# Passage présenté:

┄┄┄┄┄┄┄┄┄┄

Ce détail m’a rappelé combien j’aime entendre les accents variés de nos régions, et à quel point ils me manquent. En effet, ces accents disparaissent petit à petit de notre paysage sonore.

Quand je parle avec mes amis catalans, je n’en entends plus ces rrrroulement des rrrr comme autrrrrefois (Jean-François Imbernon, célèbre deuxième ligne de l’USAP et de l’équipe de France, serait presque incompréhensible au français moyen actuel, alors que l’accent de Nicolas Mas, tout aussi catalan, est accessible à tous !)

Les journalistes parlent en général pointu, rares sont les hommes politiques qui ont l’accent de leur région d’origine, des exceptions comme André Chassaigne donc, ou Jean Lassalle ne font que peu d’émules.

Pas mal de films et téléfilms font une impasse sur les accents : dans la série « meurtres à … », j’ai regardé un épisode breton, celui qui se passe à Collioure et celui qui se passe à Avignon. Je n’y ai entendu que des accents pointus, rien qui soit chantant comme dans le sud, rien qui sonne breton (et je dois dire que je ne sais pas à quoi ressemble l’accent breton…) 

Plus belle la vie, série qui se passe à Marseille, manque singulièrement d’intonations chantantes !

Quand parfois le cinéma ne fait pas l’impasse, c’est souvent dramatique.

Ah, Orane Demazis tentant de parler avec l’accent marseillais dans la célèbre trilogie de Pagnol !

Prenons l’exemple de Bienvenue chez les Ch’tis, film très drôle mais ou l’accent du Nord est utilisé surtout pour le moquer, du moins au début du film. Ici l’accent était indispensable pour mettre en valeur ce fameux soleil que les gens du nord ont dans le cœur. Mais il n’est pas valorisé pour lui-même !

Pire encore, le film L’Hermine, qui se passe là aussi dans le nord de la France. Parmi les témoins lors du procès, ceux qui parlent avec l’accent local était un peu idiots, ne comprenaient ni la situation, ni sa gravité…

Il faut souligner qu’il existe des exemples ou le cinéma et la télé font la part belles aux accents, mais ils sont étrangers…
Dans la série Broadchurch le flic écossais Alec Hardy a un accent à couper au couteau (je dois dire que je ne le comprenais pas)

┄┄┄┄┄┄┄┄┄┄

# Extrait de données:

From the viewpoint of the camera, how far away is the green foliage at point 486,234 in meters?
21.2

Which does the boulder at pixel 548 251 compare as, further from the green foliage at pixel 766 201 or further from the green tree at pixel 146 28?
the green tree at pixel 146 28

┄┄┄┄┄┄┄┄┄┄

# Consignes de travail:
A - D'après le texte sur les accents régionaux, pourquoi l'accent du Nord était-il indispensable dans Bienvenue chez les Ch'tis ? Répondez en une à trois phrases.
B - Pouvez-vous poursuivre le texte sur les accents régionaux à partir de sa dernière phrase ?

# Exercices corrigés:
A - L'accent était indispensable pour mettre en valeur le fameux soleil que les gens du Nord ont dans le cœur. Le texte précise toutefois qu'il n'y est pas valorisé pour lui-même.

B -
Dans Les films de Ken Loach, les accents sont souvent magnifiés et surtout dans Land and Freedom, qui se passe au sein de brigades internationales en Espagne : chaque rôle est tenu par un acteur de la nationalité du personnage, qui parle avec l’accent de son pays. Le melting pot sonore qui en résulte est délicieux !
Dans l’anglais qui gravit une colline mais descendit une montagne, l’accent gallois est mis en valeur, comme une des composantes d’une sorte de fierté nationale, qui amène à construire le fameux cairn transformant la colline en montagne.

Cependant ce soir j’écoute / je regarde des racines et des ailes, qui a pour thème le Languedoc. Que de beaux accents peut-on entendre dans les explications des experts locaux, avec les nuances de Sète, du Larzac, de la région toulousaine ! Ils existent donc encore !

Les accents régionaux ont longtemps été considérés comme « paysans », liés à un manque d’éducation, comme si par ailleurs les accents « centraux », chez nous autres en France l’accent « pointu » étaient synonymes de personnes « évoluées », éduquées. Il fut un temps où il était de bon ton de perdre son accent quand on montait à Paris pour sa carrière.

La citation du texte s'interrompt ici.